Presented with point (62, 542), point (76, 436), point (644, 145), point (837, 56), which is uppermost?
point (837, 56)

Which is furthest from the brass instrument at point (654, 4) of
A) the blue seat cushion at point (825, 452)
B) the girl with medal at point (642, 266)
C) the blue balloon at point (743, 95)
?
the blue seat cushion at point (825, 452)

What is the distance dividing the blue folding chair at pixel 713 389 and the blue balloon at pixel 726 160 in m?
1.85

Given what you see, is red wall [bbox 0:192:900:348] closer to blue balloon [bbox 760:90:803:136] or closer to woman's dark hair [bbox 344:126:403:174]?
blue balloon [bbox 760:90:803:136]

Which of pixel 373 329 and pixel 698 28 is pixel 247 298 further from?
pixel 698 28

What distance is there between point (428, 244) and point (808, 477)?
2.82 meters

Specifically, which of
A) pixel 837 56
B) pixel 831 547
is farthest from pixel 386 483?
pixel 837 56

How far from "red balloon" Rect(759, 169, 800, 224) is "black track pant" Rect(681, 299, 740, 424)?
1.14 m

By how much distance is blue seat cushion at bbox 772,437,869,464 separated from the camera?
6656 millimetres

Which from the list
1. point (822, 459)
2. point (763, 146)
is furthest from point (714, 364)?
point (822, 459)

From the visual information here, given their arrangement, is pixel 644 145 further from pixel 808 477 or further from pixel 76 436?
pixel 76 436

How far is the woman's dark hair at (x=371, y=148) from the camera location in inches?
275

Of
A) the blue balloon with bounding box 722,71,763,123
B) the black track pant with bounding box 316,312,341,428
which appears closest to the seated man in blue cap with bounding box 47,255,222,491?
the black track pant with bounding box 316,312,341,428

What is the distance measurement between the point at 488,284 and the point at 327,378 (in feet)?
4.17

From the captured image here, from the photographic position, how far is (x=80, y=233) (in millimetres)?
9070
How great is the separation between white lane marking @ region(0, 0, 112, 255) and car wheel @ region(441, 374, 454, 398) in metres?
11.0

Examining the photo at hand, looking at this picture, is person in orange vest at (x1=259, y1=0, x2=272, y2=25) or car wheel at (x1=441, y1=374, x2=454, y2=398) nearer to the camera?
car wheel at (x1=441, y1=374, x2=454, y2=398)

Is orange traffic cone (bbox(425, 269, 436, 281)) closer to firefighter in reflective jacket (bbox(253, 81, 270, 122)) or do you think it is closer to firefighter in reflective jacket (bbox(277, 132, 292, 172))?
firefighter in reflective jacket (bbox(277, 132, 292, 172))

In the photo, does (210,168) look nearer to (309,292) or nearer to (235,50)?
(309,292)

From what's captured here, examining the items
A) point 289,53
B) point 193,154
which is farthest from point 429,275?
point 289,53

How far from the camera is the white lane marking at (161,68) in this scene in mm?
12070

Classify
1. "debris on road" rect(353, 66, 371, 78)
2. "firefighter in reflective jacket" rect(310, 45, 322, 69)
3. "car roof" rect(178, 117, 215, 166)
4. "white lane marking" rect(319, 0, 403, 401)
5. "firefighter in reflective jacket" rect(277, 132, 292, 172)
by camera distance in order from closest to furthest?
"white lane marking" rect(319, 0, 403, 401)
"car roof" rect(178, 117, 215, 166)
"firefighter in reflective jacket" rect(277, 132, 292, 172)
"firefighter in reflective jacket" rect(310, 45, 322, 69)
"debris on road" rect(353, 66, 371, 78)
___
What the task asks: Rewrite the entire listing above, changing "orange traffic cone" to "traffic cone" and keeping all other text identical.

Completed task:
Presented with point (62, 542), point (76, 436), point (644, 145), point (837, 56), which is uppermost?
point (837, 56)

Which is furthest from the brass instrument at point (654, 4) of
A) the blue seat cushion at point (825, 452)
B) the girl with medal at point (642, 266)
C) the blue balloon at point (743, 95)
?
the blue seat cushion at point (825, 452)

What is the distance dividing the blue folding chair at pixel 713 389 and the blue balloon at pixel 726 160 in m?
1.85

Given what you see, is red wall [bbox 0:192:900:348] closer to blue balloon [bbox 760:90:803:136] or closer to woman's dark hair [bbox 344:126:403:174]?
blue balloon [bbox 760:90:803:136]

Which of pixel 373 329 and pixel 698 28 is pixel 247 298 further from?
pixel 698 28

What distance is there between point (428, 244) and point (808, 477)?
2.82 meters

Specifically, which of
A) pixel 837 56
B) pixel 831 547
is farthest from pixel 386 483?
pixel 837 56

How far from "red balloon" Rect(759, 169, 800, 224) is "black track pant" Rect(681, 299, 740, 424)?
1.14 m

By how much distance is blue seat cushion at bbox 772,437,869,464 separated from the camera?
6656 millimetres

Which from the list
1. point (822, 459)
2. point (763, 146)
is furthest from point (714, 364)?
point (822, 459)

From the visual information here, given their arrangement, is pixel 644 145 further from pixel 808 477 or further from pixel 76 436?
pixel 76 436

How far is the woman's dark hair at (x=371, y=148) from the camera location in inches?
275

Of
A) the blue balloon with bounding box 722,71,763,123
B) the black track pant with bounding box 316,312,341,428
which appears closest to the seated man in blue cap with bounding box 47,255,222,491?
the black track pant with bounding box 316,312,341,428

What is the distance measurement between the point at 488,284 and the point at 327,378 (in feet)?
4.17

From the captured image here, from the photographic position, how far is (x=80, y=233) (in millimetres)?
9070
How great is the separation between white lane marking @ region(0, 0, 112, 255) and car wheel @ region(441, 374, 454, 398) in metres?
11.0

Examining the photo at hand, looking at this picture, is person in orange vest at (x1=259, y1=0, x2=272, y2=25) or car wheel at (x1=441, y1=374, x2=454, y2=398) nearer to the camera?
car wheel at (x1=441, y1=374, x2=454, y2=398)

Is traffic cone (bbox(425, 269, 436, 281)) closer to firefighter in reflective jacket (bbox(253, 81, 270, 122)) or do you think it is closer to firefighter in reflective jacket (bbox(277, 132, 292, 172))?
firefighter in reflective jacket (bbox(277, 132, 292, 172))

In the photo, does (210,168) look nearer to (309,292) or nearer to (235,50)?
(309,292)

From what's captured here, examining the items
A) point 289,53
B) point 193,154
which is farthest from point 429,275?
point 289,53

How far from the camera is the white lane marking at (161,68) in this scene in mm?
12070

Classify
1. "debris on road" rect(353, 66, 371, 78)
2. "firefighter in reflective jacket" rect(310, 45, 322, 69)
3. "car roof" rect(178, 117, 215, 166)
4. "white lane marking" rect(319, 0, 403, 401)
5. "firefighter in reflective jacket" rect(277, 132, 292, 172)
by camera distance in order from closest to furthest?
"white lane marking" rect(319, 0, 403, 401)
"car roof" rect(178, 117, 215, 166)
"firefighter in reflective jacket" rect(277, 132, 292, 172)
"firefighter in reflective jacket" rect(310, 45, 322, 69)
"debris on road" rect(353, 66, 371, 78)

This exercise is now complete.